▶ **ИСХОДНЫЙ ОТРЫВОК**
_ _ _ _
Разнообразие в чередовании рифм (перекрестной, смежной, опоясывающей), ритмический строй речи (стихотворение написано самым «разговорным» размером – любимым Пушкиным четырехстопным ямбом) придают произведению живость, стройность, цельность. Стихотворение приобретает законченность вследствие прочного мужского созвучия заключительного двустишия: «Стада шумят, и соловей / Уж пел в безмолвии ночей.» Афористическая концовка как бы заключает тему, заявленную в первых четырех стихах и развитую в последующих.

Алмазы пушкинской поэзии ничего не утратили при шлифовке временем: ими наслаждались и первые читатели, наслаждаемся и мы, вот уже более полутора веков рассматривая их «сквозь магический кристалл» волшебного имени Пушкин.

Отдельные мотивы шедевра «Гонимы вешними лучами…» приятно узнаваемы в творчестве мастеров поэтического слова.

В стихотворении Ф. И. Тютчева «Еще земли печален вид…» одна из строф является олицетворяющей метафорой, по духу и смыслу родственной пушкинской:


Еще природа не проснулась,

Но сквозь редеющего сна

Весну послышала она

И ей невольно улыбнулась.


В другом стихотворении – «Первый лист» – Тютчев по-своему обыгрывает пушкинский образ прозрачных, как будто пухом зеленеющих лесов:


…Смотри, как листьем молодым

Стоят обвеяны березы,

Воздушной зеленью сквозной,

Полупрозрачною, как дым…


То же – у А. К. Толстого. О только-только покрывшемся листьями лесе сказано: «Юный лес, в зеленый дым одетый…» («Вот уж снег последний в поле тает…»).

А это А. А. Фет: «Сквозной деревьев хоровод / Зеленоватым пышет дымом…» («Пришла, – и тает все вокруг…»).

И Ф. Тютчев, и А. Толстой, и А. Фет каждый по-своему проникновенно воспел вешнее обновление, освобождение от ледяных оков, используя опыт первого поэта России. Разумеется, речь идет не о подражании Пушкину – в конечном счете, стихи рождаются не от стихов, а от ссадин и кровоподтеков, которые оставляет в душе поэта жизнь. Если мы увлечемся контекстами и подтекстами, «интертекстуальными анализами», то рискуем дело жизни (Пушкин: «для звуков жизни не щадить») превратить в простую игру.

Речь, повторим, не об эпигонстве, подражательности, а о другом: о сочувствовании на том же эстетическом и образном уровне, дотянуться до которого – все равно что причаститься блистательной музы Пушкина.
_ _ _ _
▶ **ЗАДАНИЕ 1**
Перечислите все названия стихотворений, которые упомянуты в отрывке о Пушкине.
▶ **ЗАДАНИЕ 2**
Пожалуйста, перепечатайте из отрывка о Пушкине фрагмент от «Разнообразие в чередовании» до «волшебного имени Пушкин.».
▶ **ЗАДАНИЕ 3**
Допишите продолжение отрывка о Пушкине после его последней фразы.

Записи о пространственных отношениях
_ _ _ _
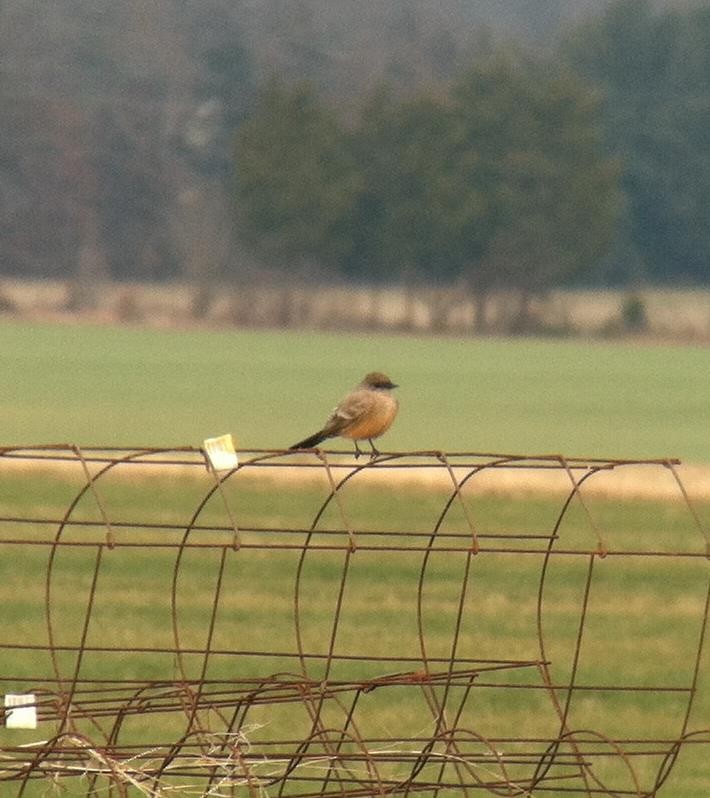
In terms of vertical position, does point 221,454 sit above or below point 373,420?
below

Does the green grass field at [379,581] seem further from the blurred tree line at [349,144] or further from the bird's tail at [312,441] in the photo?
the blurred tree line at [349,144]

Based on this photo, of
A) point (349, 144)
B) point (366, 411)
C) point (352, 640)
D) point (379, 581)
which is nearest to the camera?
point (366, 411)

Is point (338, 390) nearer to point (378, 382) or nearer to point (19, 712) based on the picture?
point (378, 382)

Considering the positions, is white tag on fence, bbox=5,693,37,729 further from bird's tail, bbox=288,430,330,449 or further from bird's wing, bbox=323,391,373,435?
bird's wing, bbox=323,391,373,435

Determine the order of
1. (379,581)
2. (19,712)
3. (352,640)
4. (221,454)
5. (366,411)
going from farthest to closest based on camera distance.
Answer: (379,581), (352,640), (366,411), (19,712), (221,454)

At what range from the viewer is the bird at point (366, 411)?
27.8 ft

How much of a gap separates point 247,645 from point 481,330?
76.9 meters

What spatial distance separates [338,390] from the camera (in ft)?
158

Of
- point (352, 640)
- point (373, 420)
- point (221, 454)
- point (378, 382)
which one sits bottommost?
point (352, 640)

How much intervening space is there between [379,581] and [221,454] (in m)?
10.2

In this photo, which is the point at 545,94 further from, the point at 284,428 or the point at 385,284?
the point at 284,428

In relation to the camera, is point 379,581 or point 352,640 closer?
point 352,640

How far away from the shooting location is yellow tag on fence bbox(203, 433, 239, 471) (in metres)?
6.04

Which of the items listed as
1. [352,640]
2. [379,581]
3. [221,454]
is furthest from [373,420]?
[379,581]
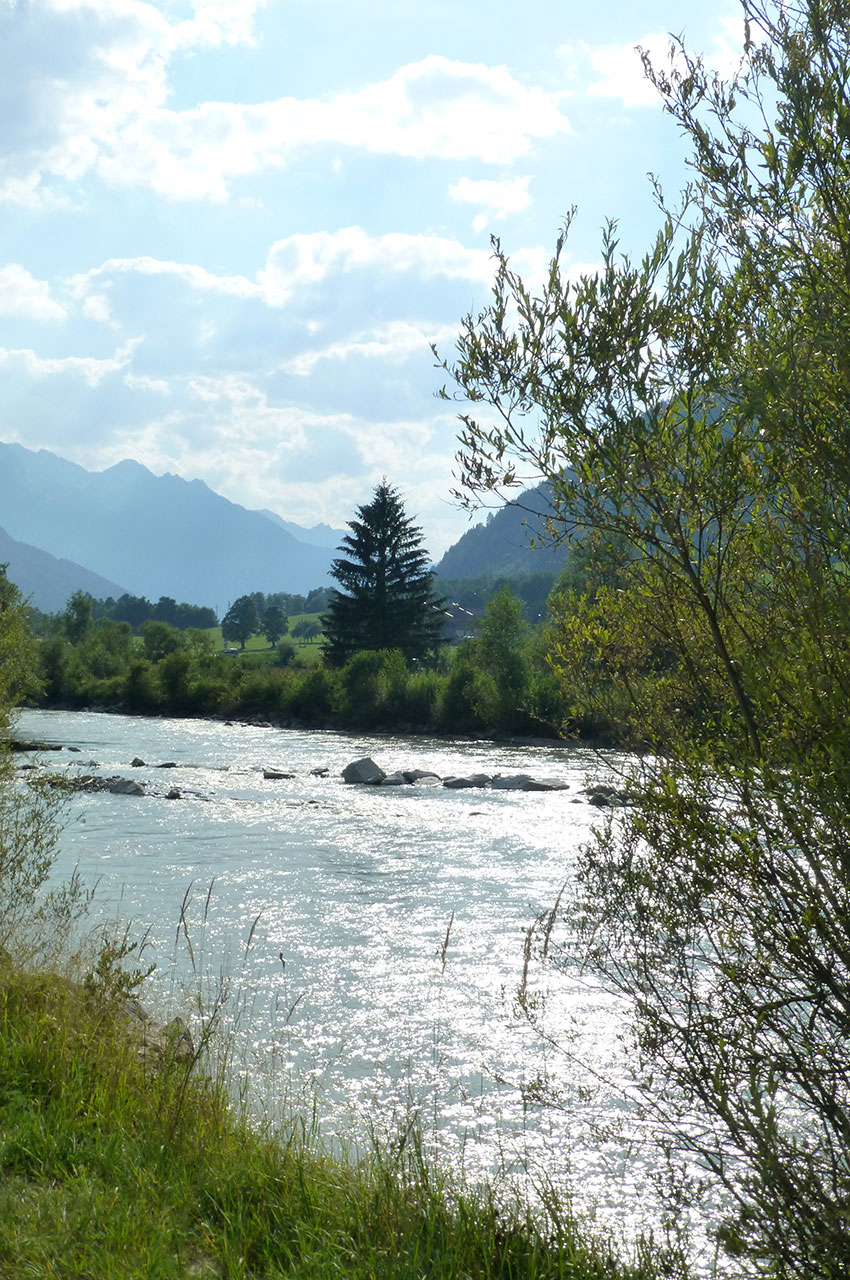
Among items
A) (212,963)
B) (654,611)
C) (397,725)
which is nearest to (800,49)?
(654,611)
_ _ _ _
▶ **ПРАВИЛЬНЫЙ ОТВЕТ 1**
«Гонимы вешними лучами…»
«Еще земли печален вид…»
«Первый лист»
«Вот уж снег последний в поле тает…»
«Пришла, – и тает все вокруг…»

▶ **ПРАВИЛЬНЫЙ ОТВЕТ 2**
Разнообразие в чередовании рифм (перекрестной, смежной, опоясывающей), ритмический строй речи (стихотворение написано самым «разговорным» размером – любимым Пушкиным четырехстопным ямбом) придают произведению живость, стройность, цельность. Стихотворение приобретает законченность вследствие прочного мужского созвучия заключительного двустишия: «Стада шумят, и соловей / Уж пел в безмолвии ночей.» Афористическая концовка как бы заключает тему, заявленную в первых четырех стихах и развитую в последующих.

Алмазы пушкинской поэзии ничего не утратили при шлифовке временем: ими наслаждались и первые читатели, наслаждаемся и мы, вот уже более полутора веков рассматривая их «сквозь магический кристалл» волшебного имени Пушкин.

▶ **ПРАВИЛЬНЫЙ ОТВЕТ 3**
Современному поэту (да и читателю), переживающему экологическое насилие над природой, остается отдыхать душою разве что в чистом пространстве поэзии Пушкина и учиться у него любить Отечество – в каждой травинке и капле росы, в живом плеске вод, в раздолье лугов и хлебных нив, в необозримости лесов и блеске погожих небес…

В заключение уместно напомнить совет известного пушкиниста М. Гершензона: «Всякую содержательную книгу надо читать медленно, особенно медленно надо читать поэтов, и всего медленнее надо из русских писателей читать Пушкина, потому что его короткие строки наиболее содержательны из всего, что написано по-русски. Эту содержательность их может разглядеть только досужий пешеход, который движется медленно и внимательно смотрит кругом. Его глубокие мысли облицованы такой обманчивой ясностью, его очаровательные детали так уравнены вгладь, меткость так естественна и непринужденна, что при беглом чтении их и не заметишь. Но пойдите пешком по Пушкину – какие чудесные цветы у дороги!»


***

Смерть на взлете. Д. В. Веневитинов

Дмитрий Владимирович Веневитинов (1805—1827) – один из зачинателей философской лирики, современник Е. А. Баратынского и Ф. И. Тютчева. Восемнадцатилетним юношей вступил он в основанное В. Ф. Одоевским Общество любомудрия, в котором возглавлял прогрессивную группу, признававшую необходимость «произвести в России перемену в образе правления». Кружок любомудров изучал немецкую философию, главным образом Шеллинга.

Поиски молодых философов сфокусировались на эстетике, которая, по их мнению, нуждалась в прочной философской основе. Идейные искания любомудров были по существу своеобразной формой бегства от острых общественных противоречий в канун 14 декабря. Наступившая после трагических событий 1825 г. реакция усилила стремление уйти от реальности в мир философских и поэтических идей. Веневитинов, однако, был натурой деятельной. А. И. Герцен отзывался о нем, как о юноше, «полном мечтаний и идей 1825 г.».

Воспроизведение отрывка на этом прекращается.